Created 06-10-2016 09:58 AM
I have a YARN map/reduce application.
In mapper I use log4j to log certain cases. After job exection is finished I want to analyze logs from ALL mappers. As there're a lot of mappers in my job, log analysis becomes rather painful job...
Is there a way to write log from mappers to some aggregated file to have all the record in one place? Or probaly there's an approach to combine log files from all mappers from a concrete job?
Created 06-10-2016 10:01 AM
if you are running mapreduce over yarn then enable yarn remote log aggregation(http://hortonworks.com/blog/simplifying-user-logs-management-and-access-in-yarn/), it will centralized all logging for you and you can perform your analysis over on aggregated logs.
Created 06-10-2016 10:01 AM
if you are running mapreduce over yarn then enable yarn remote log aggregation(http://hortonworks.com/blog/simplifying-user-logs-management-and-access-in-yarn/), it will centralized all logging for you and you can perform your analysis over on aggregated logs.
Created 06-10-2016 10:06 AM
yeah it should be enabled by default though. You would get the log files through the yarn logs command line or you can use pig as well.

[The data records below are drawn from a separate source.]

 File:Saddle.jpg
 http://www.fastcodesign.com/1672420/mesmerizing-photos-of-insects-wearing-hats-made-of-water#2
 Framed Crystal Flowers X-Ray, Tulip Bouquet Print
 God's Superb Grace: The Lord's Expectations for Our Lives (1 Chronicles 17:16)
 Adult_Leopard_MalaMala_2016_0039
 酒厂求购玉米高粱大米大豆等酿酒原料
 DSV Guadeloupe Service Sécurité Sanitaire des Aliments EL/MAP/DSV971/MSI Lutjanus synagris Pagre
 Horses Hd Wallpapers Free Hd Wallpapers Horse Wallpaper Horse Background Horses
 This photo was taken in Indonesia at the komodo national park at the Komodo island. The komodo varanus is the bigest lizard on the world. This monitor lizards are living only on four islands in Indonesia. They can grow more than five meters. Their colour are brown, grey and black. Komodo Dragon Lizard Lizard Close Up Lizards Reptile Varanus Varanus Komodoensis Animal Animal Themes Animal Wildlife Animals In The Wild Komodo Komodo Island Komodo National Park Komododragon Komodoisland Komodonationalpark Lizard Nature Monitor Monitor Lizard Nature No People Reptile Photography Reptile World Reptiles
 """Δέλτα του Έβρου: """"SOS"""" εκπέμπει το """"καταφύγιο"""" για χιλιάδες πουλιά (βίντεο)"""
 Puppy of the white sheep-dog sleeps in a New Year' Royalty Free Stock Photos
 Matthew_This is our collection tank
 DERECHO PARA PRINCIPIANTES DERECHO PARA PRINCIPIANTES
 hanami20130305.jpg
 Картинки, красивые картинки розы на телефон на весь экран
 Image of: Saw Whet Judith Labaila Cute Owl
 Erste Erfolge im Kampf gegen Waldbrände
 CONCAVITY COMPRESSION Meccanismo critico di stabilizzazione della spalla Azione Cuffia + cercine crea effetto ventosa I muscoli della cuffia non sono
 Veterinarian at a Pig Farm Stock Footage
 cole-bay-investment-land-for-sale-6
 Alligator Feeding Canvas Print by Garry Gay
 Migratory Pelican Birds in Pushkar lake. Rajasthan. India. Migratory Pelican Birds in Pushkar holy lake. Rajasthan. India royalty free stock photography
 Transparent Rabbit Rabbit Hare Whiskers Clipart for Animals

https://community.hortonworks.com/articles/33703/mining-tez-app-log-file-with-pig-script.html
Created 06-10-2016 10:08 AM
Thank you @Rajkumar Singh!
You would only add that it's rather convenient for me to use the following approach:
yarn logs -applicationId application_1465548978834_0004 | grep my.foo.class > /home/user/log2.txt
With this command I can filter all the log entries for the class I want to analyze.